Он предрекал военный переворот. Полковника Насера предрекал. Полковника Каддафи. Майора Кастро. В общем, он говорил почти то же, что говорили во всех кухнях этой страны, — если позволяли себе говорить на эти темы вообще. Отличие было лишь в том, что ИХ разговоры были просто кухонная болтовня, а он — он явно шлифовал болванку будущей модели собственных действий, орудие свое будущее шлифовал по руке и оттачивал...

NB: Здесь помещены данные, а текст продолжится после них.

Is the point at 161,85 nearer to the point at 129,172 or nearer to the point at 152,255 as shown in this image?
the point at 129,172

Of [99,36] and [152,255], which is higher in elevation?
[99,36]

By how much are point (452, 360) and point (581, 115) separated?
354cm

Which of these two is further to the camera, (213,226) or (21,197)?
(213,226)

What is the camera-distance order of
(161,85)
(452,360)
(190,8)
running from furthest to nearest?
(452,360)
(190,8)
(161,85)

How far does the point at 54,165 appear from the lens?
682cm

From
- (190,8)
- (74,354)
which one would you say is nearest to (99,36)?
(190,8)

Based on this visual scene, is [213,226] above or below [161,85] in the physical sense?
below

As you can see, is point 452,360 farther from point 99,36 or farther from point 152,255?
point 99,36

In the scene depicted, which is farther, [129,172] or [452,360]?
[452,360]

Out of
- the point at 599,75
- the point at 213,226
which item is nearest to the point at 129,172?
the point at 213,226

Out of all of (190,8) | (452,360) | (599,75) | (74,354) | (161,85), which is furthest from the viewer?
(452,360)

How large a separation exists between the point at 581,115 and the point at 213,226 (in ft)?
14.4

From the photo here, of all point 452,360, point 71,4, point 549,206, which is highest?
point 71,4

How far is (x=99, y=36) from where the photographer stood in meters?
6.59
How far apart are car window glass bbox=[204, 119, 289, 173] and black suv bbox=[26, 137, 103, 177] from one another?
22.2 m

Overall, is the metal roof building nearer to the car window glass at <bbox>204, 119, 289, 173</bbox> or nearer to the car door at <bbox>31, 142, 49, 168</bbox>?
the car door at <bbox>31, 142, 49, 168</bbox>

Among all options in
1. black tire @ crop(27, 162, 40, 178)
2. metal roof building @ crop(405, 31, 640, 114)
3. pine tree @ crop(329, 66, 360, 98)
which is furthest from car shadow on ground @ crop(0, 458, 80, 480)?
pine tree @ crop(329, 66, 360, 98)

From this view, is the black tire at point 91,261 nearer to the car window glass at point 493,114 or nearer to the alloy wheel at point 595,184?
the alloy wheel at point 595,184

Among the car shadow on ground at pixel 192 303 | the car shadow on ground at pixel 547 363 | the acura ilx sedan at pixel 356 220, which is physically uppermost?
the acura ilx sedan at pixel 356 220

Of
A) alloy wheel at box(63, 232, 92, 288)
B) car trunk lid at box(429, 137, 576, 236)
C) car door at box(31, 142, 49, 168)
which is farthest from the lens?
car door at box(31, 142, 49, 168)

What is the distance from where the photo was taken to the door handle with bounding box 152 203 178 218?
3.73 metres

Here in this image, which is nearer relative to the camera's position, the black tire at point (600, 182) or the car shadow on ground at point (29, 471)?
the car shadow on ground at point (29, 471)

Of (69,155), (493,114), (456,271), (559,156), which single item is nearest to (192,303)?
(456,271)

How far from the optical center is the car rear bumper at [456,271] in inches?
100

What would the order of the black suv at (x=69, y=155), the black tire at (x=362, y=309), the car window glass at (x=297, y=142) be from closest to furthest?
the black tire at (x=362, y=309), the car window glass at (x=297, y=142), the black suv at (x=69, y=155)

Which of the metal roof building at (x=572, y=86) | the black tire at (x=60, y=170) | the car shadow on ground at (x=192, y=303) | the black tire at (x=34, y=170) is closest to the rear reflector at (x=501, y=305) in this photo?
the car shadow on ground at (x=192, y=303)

Он предрекал войну. Молодежи некуда себя девать. Комсомол превратился в тухлое болото, всякое проявление активности и «самости» карается бдительно и беспощадно. Скука! Жизнь лишена красок и смысла. Работать хорошо — бессмысленно. Работать плохо — скучно и еще более бессмысленно. Единственная отдушина — на Запад, в поп-музыку, в мелкий бизнес — тщательно затыкается старой вонючей тряпкой. Поколение идеологических компрачикосов старательно выращивает поколение идеологических уродов. У нынешнего молодого человека от рождения и навеки застыло лицо — козлиная морда с выражением идеологической преданности и бодрости...

— Вы, конечно, знаете, что Мирлина они засадили?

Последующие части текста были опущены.